Another thing this week that's been fun has been that we've received a few gifts from friends and it's like Christmas but for my belly. We keep showing the Rook (aka my stomach) all the gifts and I'm pretty sure he/she is pretty fired up about getting here to try it all out. These adorable little outfits are from a good friend, Mandy, from my work. We'll always have a story to tell Rookie about Mandy because when I was 5 weeks pregnant and we were not telling a soul (well, except Lindsay but she doesn't count b/c she's basically me but short with lighter hair), I got very sick at work. Hindsight says it was probably the second "flare-up" of the Mexican parasite that came back to haunt several more times. Anyway, I digress, I got real sick and had to be wheeled down to UMC's ER. When they were asking me history questions, Mandy was right by my side (she had worked the night before and offered to take care of me until Wade could get to the hospital.) Well, the nurse asked if there was any chance I could be prego. I just looked up at Mandy and cried, "Oh please don't tell anyone. I haven't even told my Mom yet!" Her mouth hit the floor, she rubbed my back, and quietly said, "My lips are sealed." Y'all she didn't tell a soul and we didn't tell work people until I was about 10-12 weeks. Therefore, sweet, lips sealed Mandy is only the second person in the world to know we were preggers! Here's what she gave me last week. I can't believe we'll have a person that size soon!
A few days later, I get home after a crappy day at work and Wade tells me that there's a surprise in the nursery. I cautiously walked back there to find this...

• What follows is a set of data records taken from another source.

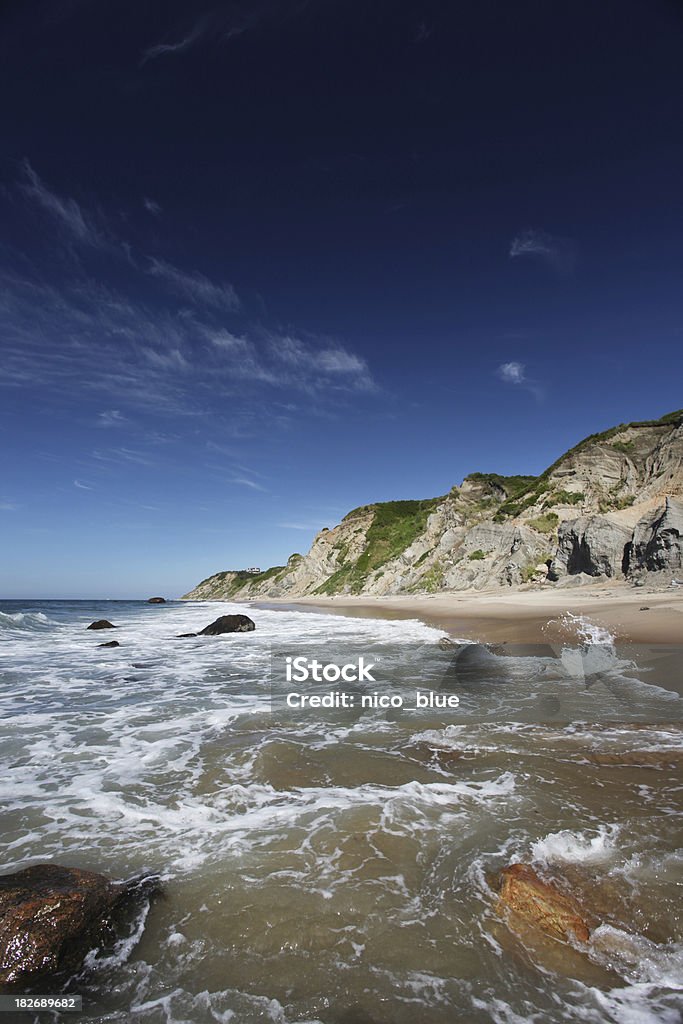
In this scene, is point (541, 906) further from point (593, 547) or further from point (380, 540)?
point (380, 540)

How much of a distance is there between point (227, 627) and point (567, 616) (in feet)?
58.7

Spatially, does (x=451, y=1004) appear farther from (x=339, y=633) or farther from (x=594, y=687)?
(x=339, y=633)

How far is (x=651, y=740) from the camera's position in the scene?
6.45m

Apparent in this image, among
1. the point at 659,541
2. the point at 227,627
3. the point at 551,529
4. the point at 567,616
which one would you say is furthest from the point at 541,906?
the point at 551,529

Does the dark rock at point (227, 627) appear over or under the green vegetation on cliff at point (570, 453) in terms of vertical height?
under

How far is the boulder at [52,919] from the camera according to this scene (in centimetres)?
297

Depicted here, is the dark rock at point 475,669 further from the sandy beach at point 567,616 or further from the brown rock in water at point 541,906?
the brown rock in water at point 541,906

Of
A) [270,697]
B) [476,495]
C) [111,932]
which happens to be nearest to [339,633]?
[270,697]

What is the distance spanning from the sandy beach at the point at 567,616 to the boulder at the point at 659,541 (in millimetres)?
2085

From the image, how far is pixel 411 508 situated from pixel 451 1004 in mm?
97029

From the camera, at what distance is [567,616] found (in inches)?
800

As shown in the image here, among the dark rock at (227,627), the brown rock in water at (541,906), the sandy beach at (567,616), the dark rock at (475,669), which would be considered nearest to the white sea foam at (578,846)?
the brown rock in water at (541,906)

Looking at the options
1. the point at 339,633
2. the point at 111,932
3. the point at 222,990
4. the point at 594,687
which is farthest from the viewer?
the point at 339,633

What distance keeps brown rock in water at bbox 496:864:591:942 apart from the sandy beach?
494 inches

Yeah, one of my best friends, Mollie (aka Aunt Buff to the Rookie), with Lindsay's help, snuck into our house and left us the stroller that goes with our carseat. Lindsay, Mollie, and I walk alot(and used to run alot 'fore I gained a baby) and she decided I needed something to hold our crap (cell phones, money, sunglasses) in when we go walking post-baby so she got our stroller. Next, came putting it together.
Let me tell you. I was fired up but my Hubs, oh man, was he excited. He "strolled" all over the house and stated (to the invisible baby in the stroller), "Mom's at work and we need to go to the grocery. Let's go get some cream of chicken soup." He then proceeded to walk around and reach up for the invisible c of c soup. I could NOT stop laughing. Here's him just a strollin' with our invisible Rookie...
He's trying to pop it up so that it folds up and is smaller to store. However, don't let this fool you. He wanted it to stay in the corner of the living room. A few minutes later, I was wheeling it back to the nursery to try and fit it in the closet and he shouted, "Hey, where are you going with our stroller? I want it to stay in the living room for a while. You get to look at your stomach all the time and think about a baby but I don't. I want to look at the stroller and get used to the idea." That was 3 days ago and the stroller still sits in the corner of our living room. The invisible baby loves it.